The first light was dawning.

As he went off (I could not help turning my head in his direction … he went along the beach to reach his house, which he had shown me one day was not far!), I finally felt the concentration of his presence vanish as the night drew to a close.

What was this movement simultaneously inside and outside of me that my body, prompted earlier by the sax, seemed to have
released? In what muffled, liquid mystery had he reluctantly introduced himself? I understood, plainly and simply, that I was becoming aware of someone else. Thus a man had watched me dance and I had been “seen.”

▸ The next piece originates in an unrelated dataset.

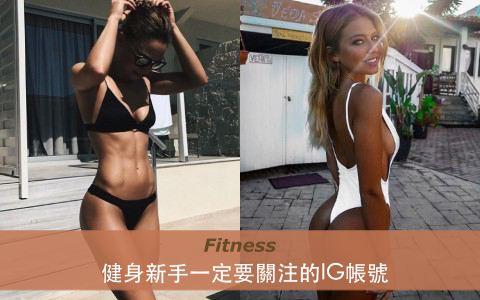 想瘦就從這開始!健身新手一定要關注的IG帳號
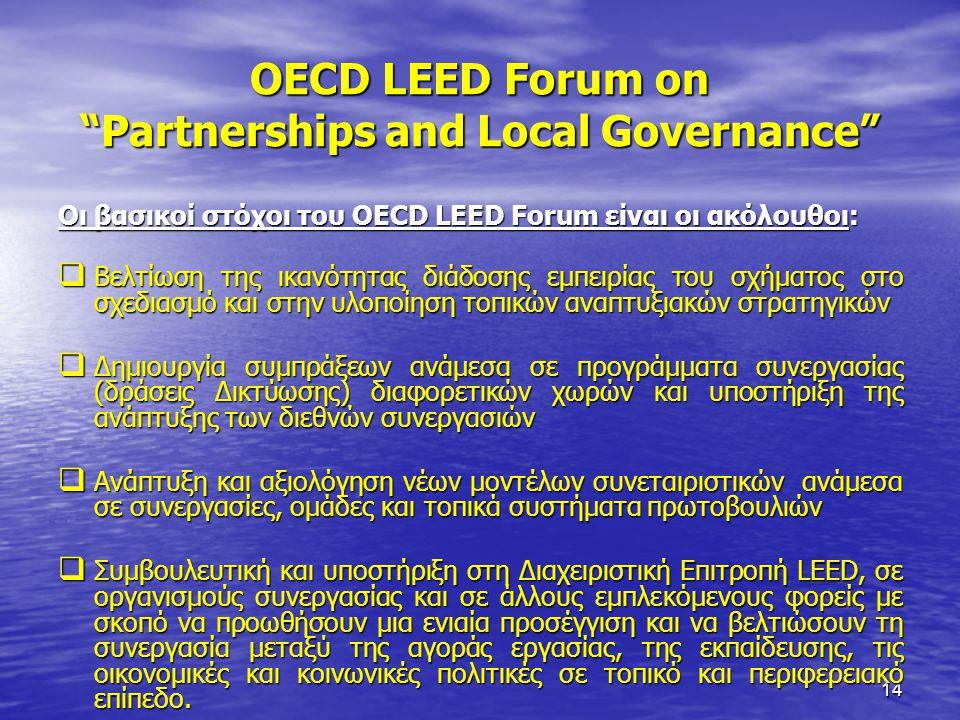 "14 OECD LEED Forum on ""Partnerships and Local Governance"" Οι βασικοί στόχοι του OECD LEED Forum είναι οι ακόλουθοι:  Βελτίωση της ικανότητας διάδοσης"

And even more than that, I was keenly, consciously, happily aware of myself (nothing to do with self-love, or narcissistic vanity, or laughable interest in one’s appearance …) as being truly “visible” for this almost adolescent young man with the wounded gaze.

Visible for him alone? My visibility for him made me visible to myself.

I lagged behind Leo and my husband on the road. They were still talking—their voices worn out with exhaustion … I, however, was blithely ready to tackle the new day. I would never sleep. I would walk the length of the beach indefinitely. I smiled at the first glimmers of light in the sky.

I kissed Leo, who sighed. “How can a person come to your beautiful country and sleep all alone, without a woman!”

Leo was sincere in his protests. Imagine not guaranteeing our guests, over and above bed and board, a beautiful odalisque!

“You’ll find her all by yourself tomorrow!” my husband assured him. “Don’t forget that I’ll come to get you in three or four hours!”

The next evening I took my place docilely beside the young man on our last tier. I was there for Leo’s second concert. And once again I was with two thousand other fans, or the two thousand from the night before … the young man thoughtful beside me.

At the end, when we rose to go and rejoin Leo in the wings, my companion said to me quietly, “Tonight, will you dance like yesterday?”

It wasn’t quite a request.

“You know,” I replied in a deceptively playful tone, “even when it can’t be seen, I dance. I dance all the time! I dance in my head!”

Naturally, throughout last night’s improvised choreography, it was my passion that was in ferment. I did not yet call it by that name. What else could I say to my Beloved, besides; what could I say to myself?

“I’m going to be good and return to the fold,” I whispered without even a trace of sadness.

I smiled at him with the unexplained first stirrings of happiness inside me, like a suddenly gushing spring that took me by surprise.